▸ WORK INSTRUCTIONS:
The whole listing should come back exactly as written, except for the pictures.

——————

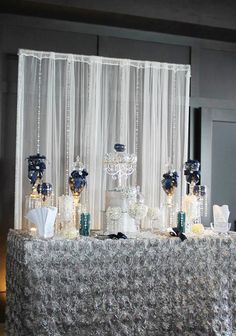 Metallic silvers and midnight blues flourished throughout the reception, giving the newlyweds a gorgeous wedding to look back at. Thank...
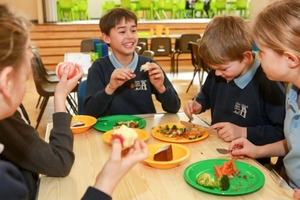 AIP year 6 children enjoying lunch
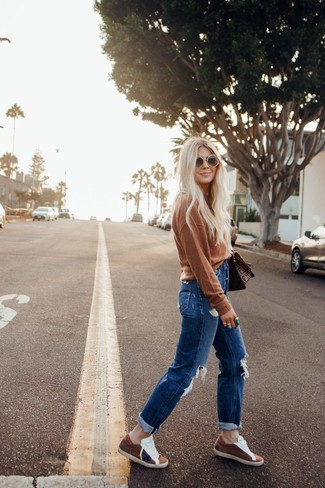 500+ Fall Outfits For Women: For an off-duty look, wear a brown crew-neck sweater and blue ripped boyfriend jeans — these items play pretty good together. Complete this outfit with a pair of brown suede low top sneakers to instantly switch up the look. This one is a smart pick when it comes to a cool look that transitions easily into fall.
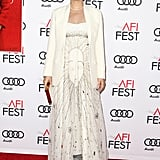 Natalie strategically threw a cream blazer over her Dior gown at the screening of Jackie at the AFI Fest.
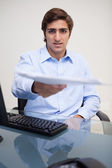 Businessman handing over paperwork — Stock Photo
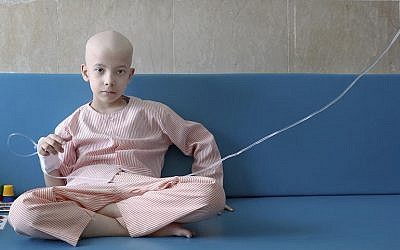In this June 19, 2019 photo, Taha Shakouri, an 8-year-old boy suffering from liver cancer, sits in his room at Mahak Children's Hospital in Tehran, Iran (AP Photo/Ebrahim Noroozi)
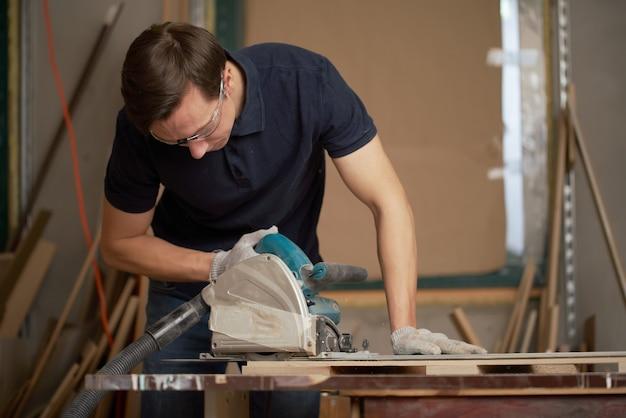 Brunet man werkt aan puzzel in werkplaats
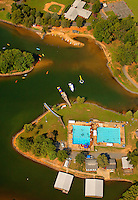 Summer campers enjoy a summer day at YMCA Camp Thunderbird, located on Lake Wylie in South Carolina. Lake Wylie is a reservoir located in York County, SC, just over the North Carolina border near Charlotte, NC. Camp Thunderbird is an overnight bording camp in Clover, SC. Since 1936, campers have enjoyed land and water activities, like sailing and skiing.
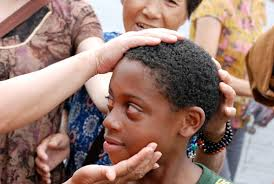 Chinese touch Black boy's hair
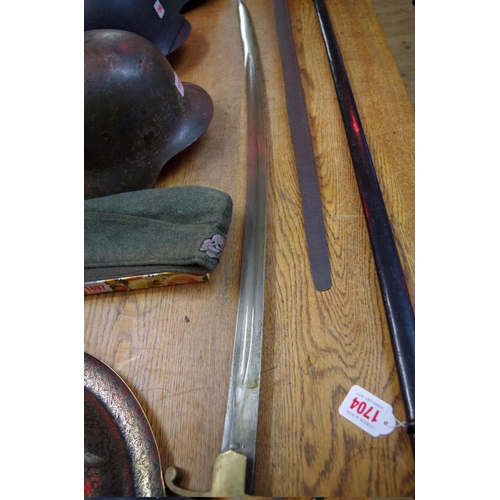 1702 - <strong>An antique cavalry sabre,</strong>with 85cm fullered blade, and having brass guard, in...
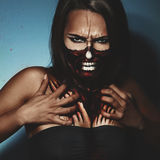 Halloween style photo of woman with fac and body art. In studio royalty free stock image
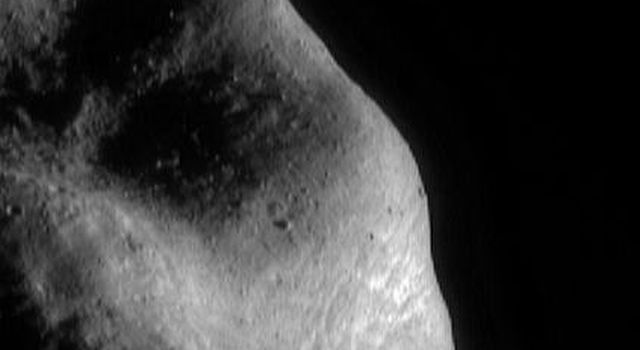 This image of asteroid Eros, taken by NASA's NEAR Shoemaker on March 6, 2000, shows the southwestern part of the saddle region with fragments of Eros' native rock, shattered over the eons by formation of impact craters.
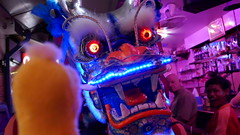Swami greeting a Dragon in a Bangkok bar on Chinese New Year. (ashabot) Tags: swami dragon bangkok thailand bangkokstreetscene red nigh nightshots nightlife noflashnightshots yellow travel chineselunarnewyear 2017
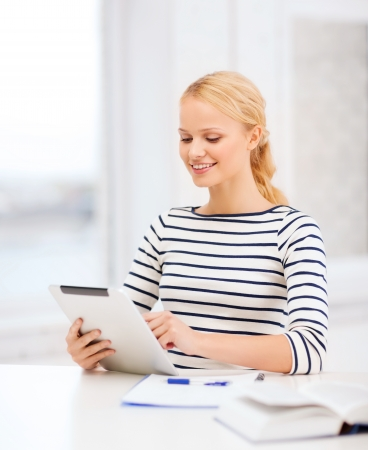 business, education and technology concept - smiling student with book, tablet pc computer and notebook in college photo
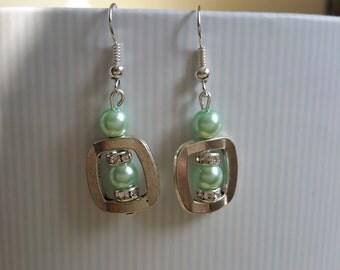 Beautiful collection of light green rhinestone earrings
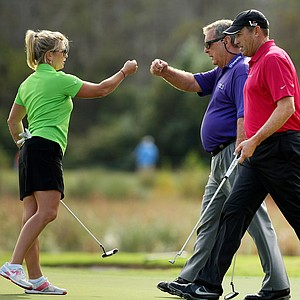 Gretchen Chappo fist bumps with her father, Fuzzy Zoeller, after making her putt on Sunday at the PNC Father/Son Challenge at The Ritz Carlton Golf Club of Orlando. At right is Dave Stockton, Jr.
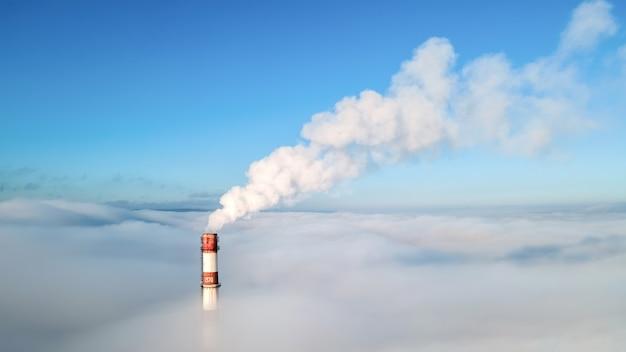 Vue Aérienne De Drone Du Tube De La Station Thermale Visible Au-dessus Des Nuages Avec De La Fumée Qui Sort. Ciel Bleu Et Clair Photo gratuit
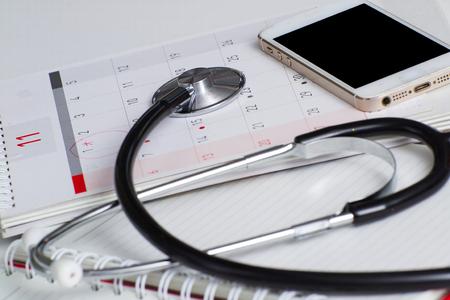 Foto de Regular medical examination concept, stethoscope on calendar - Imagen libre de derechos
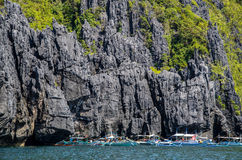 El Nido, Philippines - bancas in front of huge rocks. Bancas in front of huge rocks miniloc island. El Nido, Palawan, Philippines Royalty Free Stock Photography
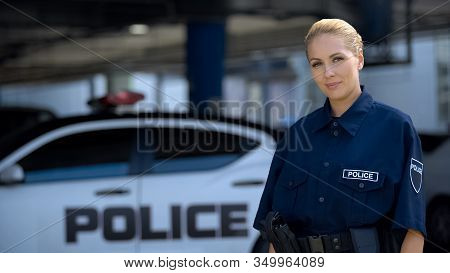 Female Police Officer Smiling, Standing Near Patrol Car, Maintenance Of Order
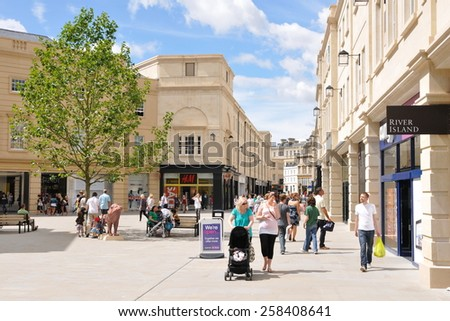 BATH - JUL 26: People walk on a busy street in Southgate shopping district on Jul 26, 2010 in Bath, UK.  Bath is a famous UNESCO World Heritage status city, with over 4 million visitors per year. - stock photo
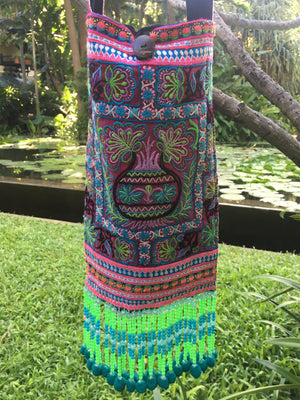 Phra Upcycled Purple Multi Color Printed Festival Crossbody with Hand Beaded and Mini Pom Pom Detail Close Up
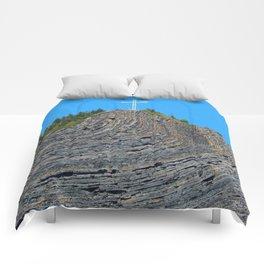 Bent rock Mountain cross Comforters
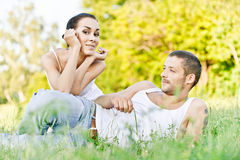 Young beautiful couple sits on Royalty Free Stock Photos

——————

▸ RESULT OF THE EXERCISE:
 Metallic silvers and midnight blues flourished throughout the reception, giving the newlyweds a gorgeous wedding to look back at. Thank...
 AIP year 6 children enjoying lunch
 500+ Fall Outfits For Women: For an off-duty look, wear a brown crew-neck sweater and blue ripped boyfriend jeans — these items play pretty good together. Complete this outfit with a pair of brown suede low top sneakers to instantly switch up the look. This one is a smart pick when it comes to a cool look that transitions easily into fall.
 Natalie strategically threw a cream blazer over her Dior gown at the screening of Jackie at the AFI Fest.
 Businessman handing over paperwork — Stock Photo
In this June 19, 2019 photo, Taha Shakouri, an 8-year-old boy suffering from liver cancer, sits in his room at Mahak Children's Hospital in Tehran, Iran (AP Photo/Ebrahim Noroozi)
 Brunet man werkt aan puzzel in werkplaats
 Summer campers enjoy a summer day at YMCA Camp Thunderbird, located on Lake Wylie in South Carolina. Lake Wylie is a reservoir located in York County, SC, just over the North Carolina border near Charlotte, NC. Camp Thunderbird is an overnight bording camp in Clover, SC. Since 1936, campers have enjoyed land and water activities, like sailing and skiing.
 Chinese touch Black boy's hair
 1702 - <strong>An antique cavalry sabre,</strong>with 85cm fullered blade, and having brass guard, in...
 Halloween style photo of woman with fac and body art. In studio royalty free stock image
 This image of asteroid Eros, taken by NASA's NEAR Shoemaker on March 6, 2000, shows the southwestern part of the saddle region with fragments of Eros' native rock, shattered over the eons by formation of impact craters.
Swami greeting a Dragon in a Bangkok bar on Chinese New Year. (ashabot) Tags: swami dragon bangkok thailand bangkokstreetscene red nigh nightshots nightlife noflashnightshots yellow travel chineselunarnewyear 2017
 business, education and technology concept - smiling student with book, tablet pc computer and notebook in college photo
 Beautiful collection of light green rhinestone earrings
 Gretchen Chappo fist bumps with her father, Fuzzy Zoeller, after making her putt on Sunday at the PNC Father/Son Challenge at The Ritz Carlton Golf Club of Orlando. At right is Dave Stockton, Jr.
 Vue Aérienne De Drone Du Tube De La Station Thermale Visible Au-dessus Des Nuages Avec De La Fumée Qui Sort. Ciel Bleu Et Clair Photo gratuit
 Foto de Regular medical examination concept, stethoscope on calendar - Imagen libre de derechos
 El Nido, Philippines - bancas in front of huge rocks. Bancas in front of huge rocks miniloc island. El Nido, Palawan, Philippines Royalty Free Stock Photography
 Female Police Officer Smiling, Standing Near Patrol Car, Maintenance Of Order
 BATH - JUL 26: People walk on a busy street in Southgate shopping district on Jul 26, 2010 in Bath, UK.  Bath is a famous UNESCO World Heritage status city, with over 4 million visitors per year. - stock photo
 Phra Upcycled Purple Multi Color Printed Festival Crossbody with Hand Beaded and Mini Pom Pom Detail Close Up
 Bent rock Mountain cross Comforters
 Young beautiful couple sits on Royalty Free Stock Photos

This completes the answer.